YOUR ASSIGNMENT> Every line of the records that holds the word "MARKETING" should be copied.

THE DATA>
--

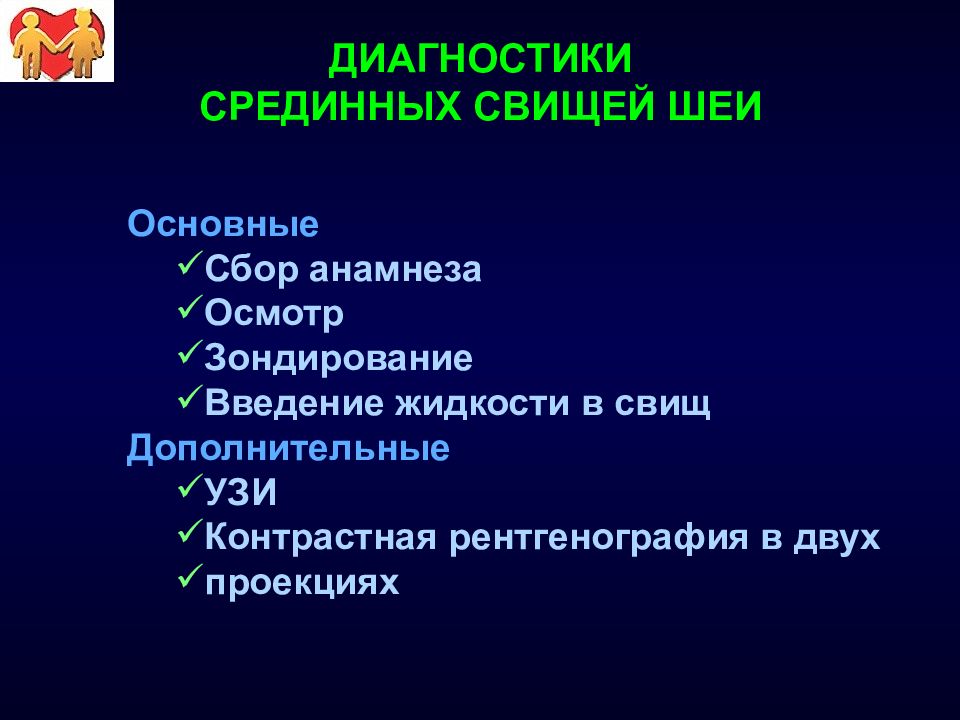 ДИАГНОСТИКИ
СРЕДИННЫХ СВИЩЕЙ ШЕИ

Основные
✓Сбор анамнеза
✓Осмотр
✓Зондирование
✓Введение жидкости в свищ
Дополнительные
✓УЗИ
✓Контрастная рентгенография в двух
✓проекциях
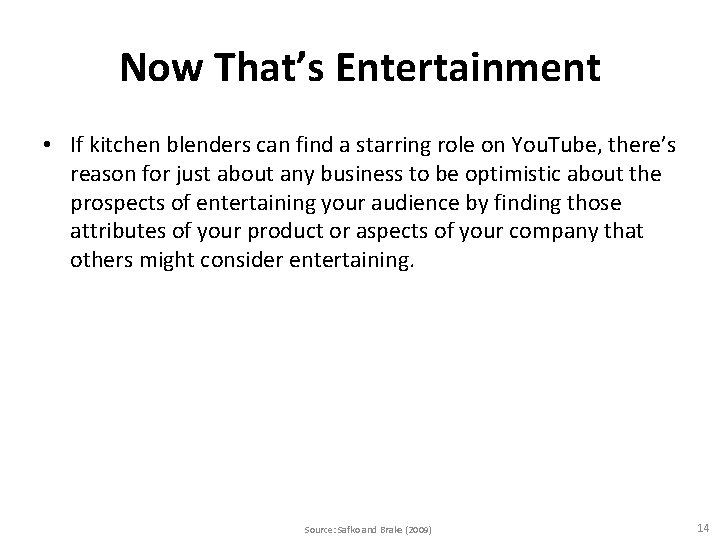 Now That's Entertainment

• If kitchen blenders can find a starring role on YouTube, there's reason for just about any business to be optimistic about the prospects of entertaining your audience by finding those attributes of your product or aspects of your company that others might consider entertaining.

Source: Safko and Brake (2009)

14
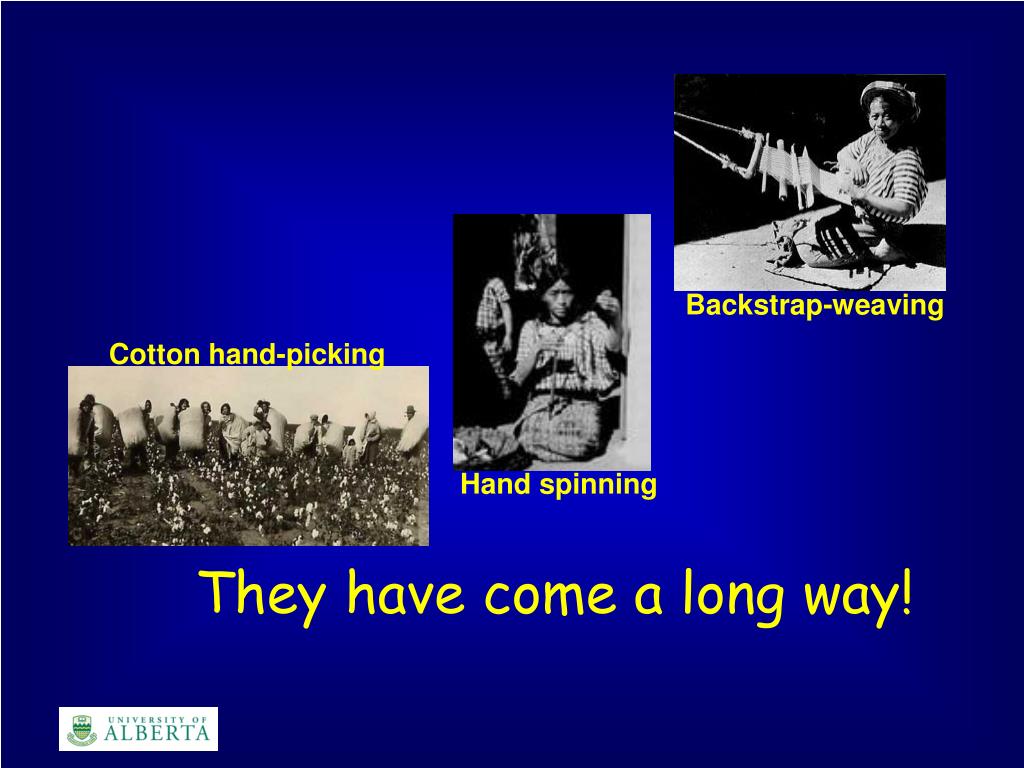 Backstrap-weaving

Cotton hand-picking

Hand spinning

They have come a long way!

UNIVERSITY OF ALBERTA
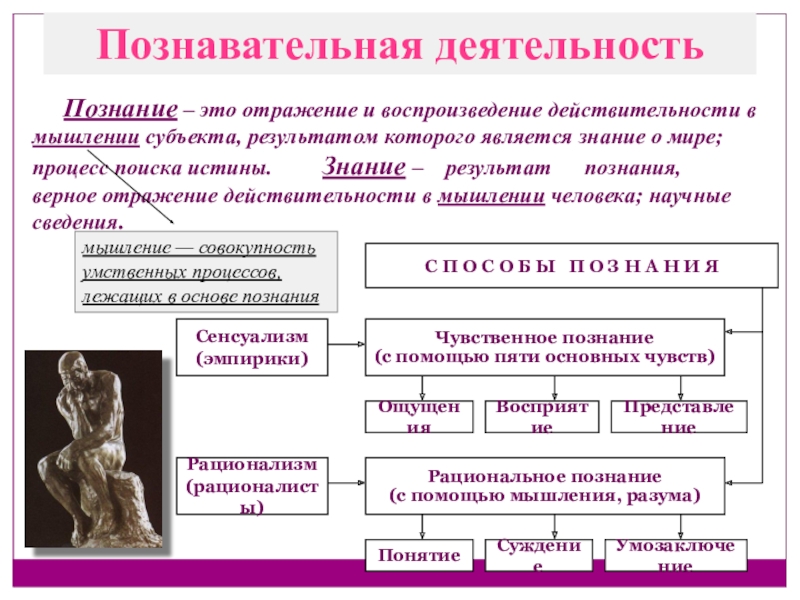 Познавательная деятельность

Познание – это отражение и воспроизведение действительности в мышлении субъекта, результатом которого является знание о мире; процесс поиска истины. Знание – результат познания, верное отражение действительности в мышлении человека; научные сведения.

мышление — совокупность умственных процессов, лежащих в основе познания

СПОСОБЫ ПОЗНАНИЯ

Сенсуализм (эмпирики)

Чувственное познание (с помощью пяти основных чувств)

Ощущения

Восприятие

Представление

Рационализм (рационалисты)

Рациональное познание (с помощью мышления, разума)

Понятие

Суждение

Умозаключение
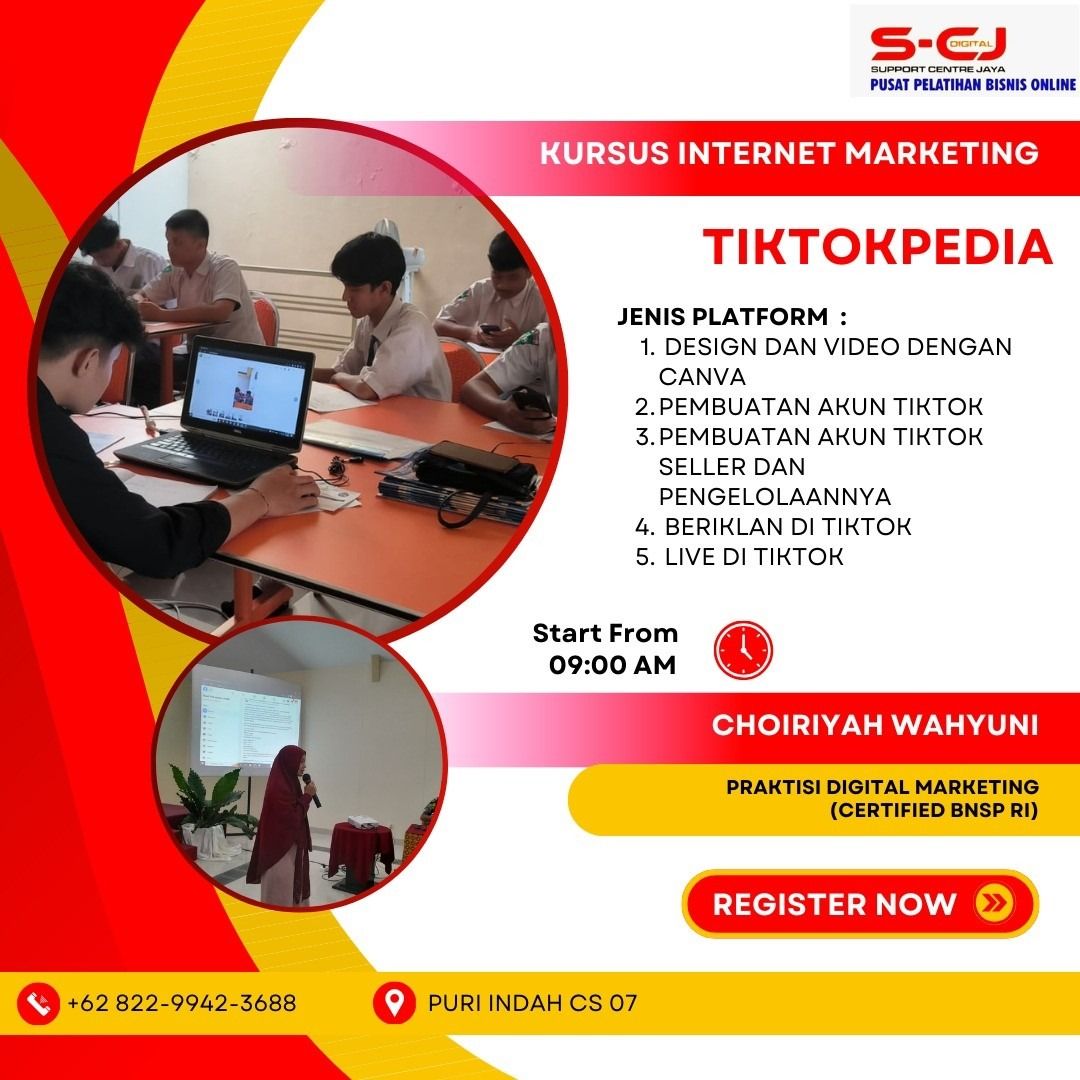 S-CJ DIGITAL
SUPPORT CENTRE JAYA
PUSAT PELATIHAN BISNIS ONLINE

KURSUS INTERNET MARKETING

TIKTOKPEDIA

JENIS PLATFORM :
1. DESIGN DAN VIDEO DENGAN CANVA
2. PEMBUATAN AKUN TIKTOK
3. PEMBUATAN AKUN TIKTOK SELLER DAN PENGELOLAANNYA
4. BERIKLAN DI TIKTOK
5. LIVE DI TIKTOK

Start From
09:00 AM

CHOIRIYAH WAHYUNI

PRAKTISI DIGITAL MARKETING
(CERTIFIED BNSP RI)

REGISTER NOW

+62 822-9942-3688

PURI INDAH CS 07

--

SOLUTION>
KURSUS INTERNET MARKETING
PRAKTISI DIGITAL MARKETING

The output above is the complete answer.